While it probably doesn’t sound appealing to work out with a runny rose and itchy eyes, studies have found that moderate to intense physical activity for even 30 minutes can result in substantial allergy relief. Because exercise can produce an anti-inflammatory effect in your nasal passages, it can help naturally reduce your allergy symptoms. Of course, an indoor workout would be most beneficial, so you can avoid exposure to the pollen outdoors.

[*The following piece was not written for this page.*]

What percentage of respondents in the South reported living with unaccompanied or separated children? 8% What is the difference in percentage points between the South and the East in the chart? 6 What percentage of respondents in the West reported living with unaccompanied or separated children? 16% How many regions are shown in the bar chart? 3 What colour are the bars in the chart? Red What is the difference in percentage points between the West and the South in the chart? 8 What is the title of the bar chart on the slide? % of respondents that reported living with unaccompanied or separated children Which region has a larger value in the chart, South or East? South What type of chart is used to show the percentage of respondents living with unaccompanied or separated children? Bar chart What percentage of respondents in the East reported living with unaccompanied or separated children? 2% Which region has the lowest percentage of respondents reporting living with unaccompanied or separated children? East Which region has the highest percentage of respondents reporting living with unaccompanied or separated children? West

Because allergy symptoms may also be due to your body’s immune system being imbalanced, introducing beneficial bacteria via probiotics may give your system a boost. You can find good probiotics in fermented foods like kimchi, kombucha, and yogurt.
6. Eat local honey… maybe
Eating local honey every day could reduce your allergy symptoms… maybe. Allergy symptoms often arise because your body registers the air as being bad for your health, like a virus. The thought is that you can “vaccinate” yourself to allergies by eating local honey which contains those pollens and training your body to better deal with the pollen. It’s such a popular belief that scientists are now starting to study this theory. Only a couple studies have been done, and they are inconclusive. One study showed that eating local honey was only effective due to a placebo effect. Another study suggests that honey might work if you eat honey made from the specific plants to which you are allergic, and even then, you’d need to eat a lot of that honey, probably more than you’d like. If you’re suffering from severe allergies, anything is worth a try. So, you can determine whether it’s worth a shot!
Here’s hoping you can control, or better yet eliminate, many of your airborne allergy symptoms this spring! If you have your own natural allergy remedies, please help your fellow allergy sufferers by leaving them in the comments below.
And, of course, this post is not intended to provide you with any kind of medical advice or treatment plan. The authors of this post are not medically trained in any way and you should only get medical advice and treatment from qualified, licensed, and experienced medical professionals. Also, please always consult a qualified medical professional (again, not us) before incorporating any kind of treatment (natural or not), herbs, supplements, or activity/exercise into your life.